Mas o que é ser humilhado? Outro dia um cara me xingou de “nordestina”. Ora, eu ri. Como
ele pode achar que ser nordestino é ser inferior? Penso que na base desse xingamento existe,
claro, um racismo regional, um racismo de classe e que o racismo se apoia na ideia de que
quem tem mais dinheiro é melhor. Sulistas são melhores do que nordestinos, assim como
americanos são melhores do que brasileiros, assim como os moradores do Leblon são
melhores do que os residentes na baixada, e assim por diante. Essa ideia existe porque as
pessoas acreditam nela. Os moradores da baixada acreditam que o pessoal do Leblon é
“melhor” porque TEM mais e por isso são MAIS, quando na verdade são menos. Menos
pessoas. Retornando então, ao pressuposto de que ser nordestino é ser inferior. Para a
maioria de nós é um soco no vazio. Soco de criança fraca em uma brincadeira com seus irmãos
mais velhos.

E isso é fácil de entender quando olhamos o que temos no lugar das indústrias paulistanas e do
horizonte e águas poluídas. Temos praias de acesso ainda livre, forró autêntico, farinha
decente, pão delícia, música que de tão boa exportamos sem cessar, alegria espontânea e...
muita falta de educação. Em todos os sentidos e para todas as classes. Não temos coisas que
nosso baronato nos impediu de ter. Nesse ponto, das coisas em comum, deixamos de ter, do
norte ao sul, uma educação melhor, embora no Norte e Nordeste isso fique mais visível,
principalmente, quando compartilhamos espaços. Compartilhamos habitus, como cogitaria
Bourdieu, em espaços, social e ideologicamente moldados e divididos. O gosto é totalmente
exterior ao nosso ser. Mas promove o reconhecimento interclasses, intergrupos, não é
ingênuo. As identidades de classe se estabelecem nos campos e provocam tensões, receios,
culpas e hostilidade, ojeriza, ódio. E quem não tem classe fica onde? Flutua.

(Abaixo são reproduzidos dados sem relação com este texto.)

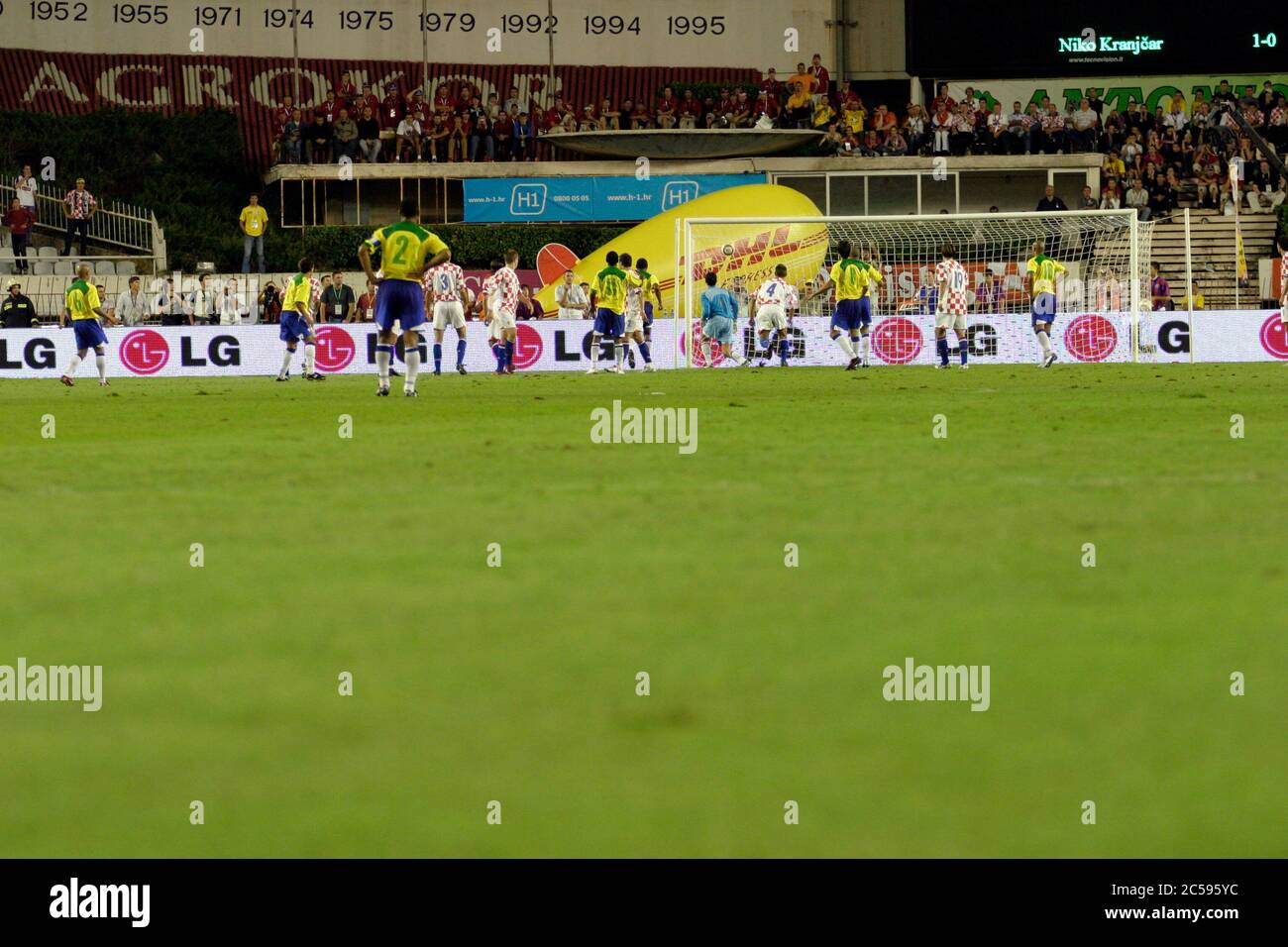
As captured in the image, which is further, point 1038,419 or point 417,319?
point 417,319

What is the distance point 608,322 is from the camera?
2930 cm

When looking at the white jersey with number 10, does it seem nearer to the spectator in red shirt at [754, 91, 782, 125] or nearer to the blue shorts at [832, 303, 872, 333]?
the blue shorts at [832, 303, 872, 333]

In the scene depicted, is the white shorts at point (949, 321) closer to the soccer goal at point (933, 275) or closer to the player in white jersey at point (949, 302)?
the player in white jersey at point (949, 302)

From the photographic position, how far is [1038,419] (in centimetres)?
1524

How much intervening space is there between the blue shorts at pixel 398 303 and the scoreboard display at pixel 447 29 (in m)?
31.1

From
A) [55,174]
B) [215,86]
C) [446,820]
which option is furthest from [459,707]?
[215,86]

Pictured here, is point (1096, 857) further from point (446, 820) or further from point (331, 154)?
point (331, 154)

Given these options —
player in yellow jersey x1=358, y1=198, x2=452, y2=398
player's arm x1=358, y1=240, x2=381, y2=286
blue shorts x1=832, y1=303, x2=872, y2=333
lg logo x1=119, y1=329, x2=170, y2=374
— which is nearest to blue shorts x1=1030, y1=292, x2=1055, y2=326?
blue shorts x1=832, y1=303, x2=872, y2=333

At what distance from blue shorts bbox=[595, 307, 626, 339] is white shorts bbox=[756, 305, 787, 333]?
3848 millimetres

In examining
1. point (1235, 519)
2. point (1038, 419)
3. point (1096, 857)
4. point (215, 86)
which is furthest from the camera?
point (215, 86)

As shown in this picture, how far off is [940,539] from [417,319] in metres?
14.1

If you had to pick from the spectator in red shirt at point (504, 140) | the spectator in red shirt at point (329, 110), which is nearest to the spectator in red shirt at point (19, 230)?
the spectator in red shirt at point (329, 110)

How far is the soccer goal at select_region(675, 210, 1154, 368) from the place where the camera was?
108 feet

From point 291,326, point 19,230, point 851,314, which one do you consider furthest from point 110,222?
point 851,314
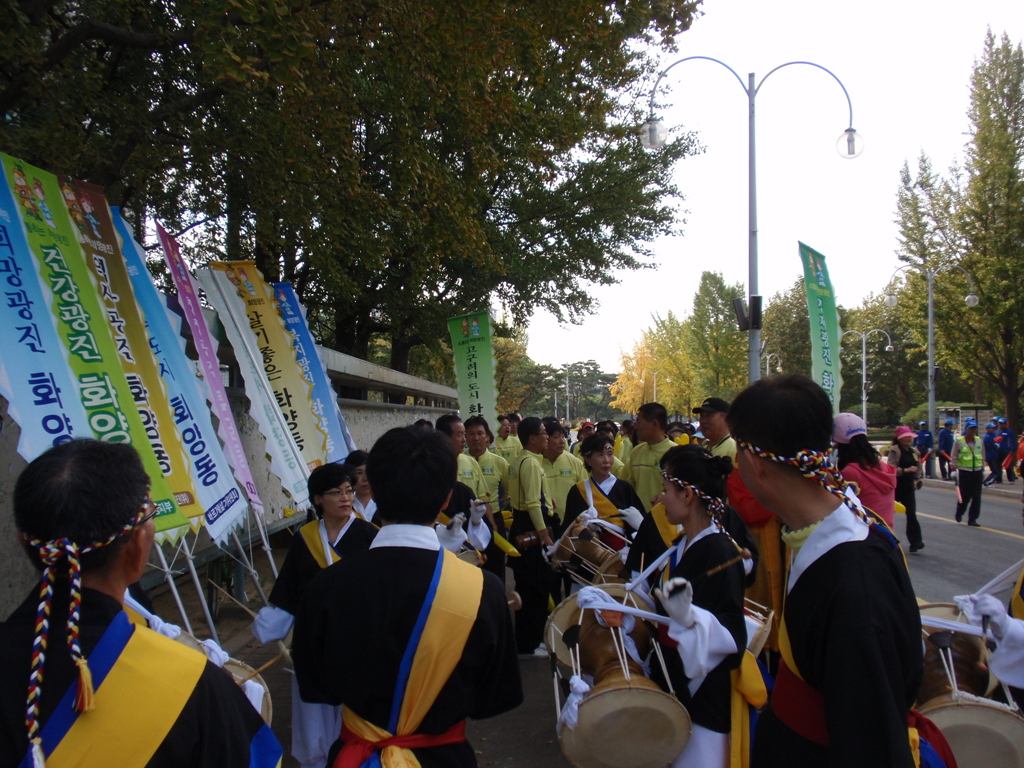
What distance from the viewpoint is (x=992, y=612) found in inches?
91.8

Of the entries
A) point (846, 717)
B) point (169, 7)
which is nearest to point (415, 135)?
point (169, 7)

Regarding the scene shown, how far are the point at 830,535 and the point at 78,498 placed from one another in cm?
170

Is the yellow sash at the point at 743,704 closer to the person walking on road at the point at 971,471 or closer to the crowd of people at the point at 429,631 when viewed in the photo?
the crowd of people at the point at 429,631

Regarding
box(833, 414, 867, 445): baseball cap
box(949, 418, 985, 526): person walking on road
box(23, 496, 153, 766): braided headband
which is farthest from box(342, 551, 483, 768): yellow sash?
box(949, 418, 985, 526): person walking on road

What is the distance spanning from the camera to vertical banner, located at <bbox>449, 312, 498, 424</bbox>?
11.4 metres

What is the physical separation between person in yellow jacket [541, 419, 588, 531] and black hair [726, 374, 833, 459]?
14.8ft

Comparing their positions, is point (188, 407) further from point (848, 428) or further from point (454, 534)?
point (848, 428)

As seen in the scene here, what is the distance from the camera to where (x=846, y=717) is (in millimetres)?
1414

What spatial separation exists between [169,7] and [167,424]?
17.8ft

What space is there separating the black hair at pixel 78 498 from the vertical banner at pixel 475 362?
990 cm

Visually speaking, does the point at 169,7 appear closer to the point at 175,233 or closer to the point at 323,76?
the point at 323,76

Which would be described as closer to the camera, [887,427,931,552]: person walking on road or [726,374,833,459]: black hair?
[726,374,833,459]: black hair

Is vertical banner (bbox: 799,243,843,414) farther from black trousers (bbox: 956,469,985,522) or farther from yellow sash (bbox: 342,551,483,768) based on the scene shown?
yellow sash (bbox: 342,551,483,768)

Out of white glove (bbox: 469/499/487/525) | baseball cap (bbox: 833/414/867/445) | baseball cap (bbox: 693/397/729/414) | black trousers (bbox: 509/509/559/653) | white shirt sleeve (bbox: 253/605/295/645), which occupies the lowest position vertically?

Temos coisas e não temos coisas, somos coisas e não somos. Somos coisa?

Somos coisas e adjetivos para os outros e para nós porque nos vemos no olhar do outro que
enxerga por meio de lentes sociais muito cerceadoras, infantis, frustrantes. O olho do olho do
olho, o que mostra? Vazio. Falta de foco. Quanto de força precisamos para não nos
submetermos a um olhar que vê gordura e magreza, fraqueza e fortaleza, beleza e feiura, e
não vê o principal, o ser de vontade que sou. Ser único.

Somos únicos e somos corpos unidos em fugazes momentos por uma eternidade. Penso
novamente naquele coletivo congelado em uma foto: nela vemos rastros de luzes formados
por uma correria. Espantados, curiosos e pré-ocupados eles desenham seu caminho para um
futuro incerto: o que aconteceu? O que acontecerá? Num impulso impensável uma mulher
magra sobe no teto de um carro negro em movimento, corcel do apocalipse. Dentro, o
cavaleiro da morte se protege da turba em revolta. Ele, forte-fraco, foge com medo. Ela, fraca-
forte, é arremessada ao chão, ossos no asfalto, sem a proteção da gordura animal, e daí não
passa. Não há passagem além da realidade. Mas a imagem é forte, a impressão é forte, e
desafia os controles estabelecidos, as pré-ocupações, os pré-conceitos. O dominador está
dominado. Ou, melhor dito, não aceitaremos subordinação de qualquer tipo: mulheres e
gordos do sul e nordeste, uni-vos. Essa é a imagem que quero guardar. Ela contempla minha
fraqueza humana e dá um sorriso. Isso é tudo que preciso. Por hoje.